Once we had identified the CDP category, the next stage was convincing people that it was important.  The concept itself was easy to grasp (“all customer data in one place”).  But there was initial skepticism about whether it was a legitimately separate category or just another name for existing technologies such as CRM, data warehouses or DMPs.  So we spent most of our time explaining the difference between CDP and other systems that also built customer databases.  In fact, the formal CDP Institute definition – "packaged software that builds a persistent, unified customer database accessible to other systems" – is carefully crafted so that each term identifies a differentiator between CDP and some other type of system.  “Packaged software”, for example, distinguishes CDP from data warehouses and data lakes, which are custom built.  I won’t go through the other elements point-by-point.

Once the concept was reasonably well defined, we faced skepticism about need for separate CDP database, compared to just reading existing source data in real time to build profiles.  That’s what ”persistent” refers to in the CDP definition.  It took the big martech vendors including Salesforce and Adobe several years to accept that.  The reason is  that building profiles on demand by assembling data in real time just takes too long.

Even after category was established, there was great confusion about what really qualified as a CDP.  That’s why the CDP Institute launched its RealCDP certification program, which expanded on our definition by defining five key requirements: assemble all data types, keep all details, retain the data indefinitely (subject to regulatory constraints), build unified profiles, and share the data with other systems.  We later added a sixth point relating to two real time capabilities: access to individual customer profiles, for things like call centers and website personalization, and real time event triggers, for things like responding to dropped shopping carts.  Of course, we are just one voice among many, and are easily drowned out by vendor promotions. So, unfortunately, some of that confusion persists to this day.

Part of the reason for the continuing confusion is a debate over whether CDP just builds profiles or also should include data activation capabilities such as analytics and personalization.  Our view is they’re not essential, but over time, we’ve seen the industry split between CDPs that only build profiles and CDPs that include activation functions.  The majority of CDP vendors provide activation, so that’s clearly what most buyers want.

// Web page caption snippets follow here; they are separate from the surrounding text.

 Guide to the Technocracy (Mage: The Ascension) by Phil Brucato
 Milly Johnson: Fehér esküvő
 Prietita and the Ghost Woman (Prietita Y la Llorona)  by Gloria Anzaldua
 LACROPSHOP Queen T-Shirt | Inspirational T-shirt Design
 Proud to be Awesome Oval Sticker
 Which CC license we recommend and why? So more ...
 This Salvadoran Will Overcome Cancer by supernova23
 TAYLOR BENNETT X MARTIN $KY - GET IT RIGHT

More recently, we’ve seen interest in using customer data beyond marketing, which makes IT and data teams more interested in CDP projects.  That’s a big change because when CDP was just a marketing tool, IT teams were very happy to let marketers buy the CDP becaise it kept the marketers happy without consuming IT resources.  Now, CDP is too important to be left to marketers.  This also makes the CDPs that just build profiles more appealing in some situations – and we have in fact seen slightly faster growth in that group most recently.

IT involvement in turn brings more interest in companies building their own CDP, and leveraging their existing data lakes and warehouses as the foundation.  This has been called ‘composable CDP’ although it’s not really the right use of the term ‘composable’.  Most people now agree that 'warehouse-based' is a better label.  Semantics aside, the problem is that IT teams often underestimate the requirements for a proper CDP and, thus, the work involved in creating one.  So it’s important to ensure they do a thorough job of scoping the project in advance, so they make the best choice.

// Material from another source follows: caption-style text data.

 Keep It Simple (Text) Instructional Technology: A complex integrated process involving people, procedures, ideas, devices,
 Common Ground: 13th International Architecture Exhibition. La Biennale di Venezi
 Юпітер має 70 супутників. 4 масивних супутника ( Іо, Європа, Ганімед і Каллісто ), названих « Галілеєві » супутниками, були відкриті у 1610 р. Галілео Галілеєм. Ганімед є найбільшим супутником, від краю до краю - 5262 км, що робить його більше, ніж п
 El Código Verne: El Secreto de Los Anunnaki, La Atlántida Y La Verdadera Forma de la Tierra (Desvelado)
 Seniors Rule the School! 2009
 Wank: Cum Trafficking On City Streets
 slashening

The other thing we’ve seen, more or less continuously, is expansion of CDP into new industries.  Originally they were used primarily in retail and media.  Then, they grew more common in financial services, hospitality, and telecom, which are all industries that traditionally had pretty good customer data systems.  Most recently, we’re seeing CDPs in education, healthcare, and government applications.

We’re also seeing CDP used more for advertising applications, as companies lean more heavily on first-party data to replace the loss of third-party cookies and replace other targeting methods that become harder as privacy rules become more stringent.  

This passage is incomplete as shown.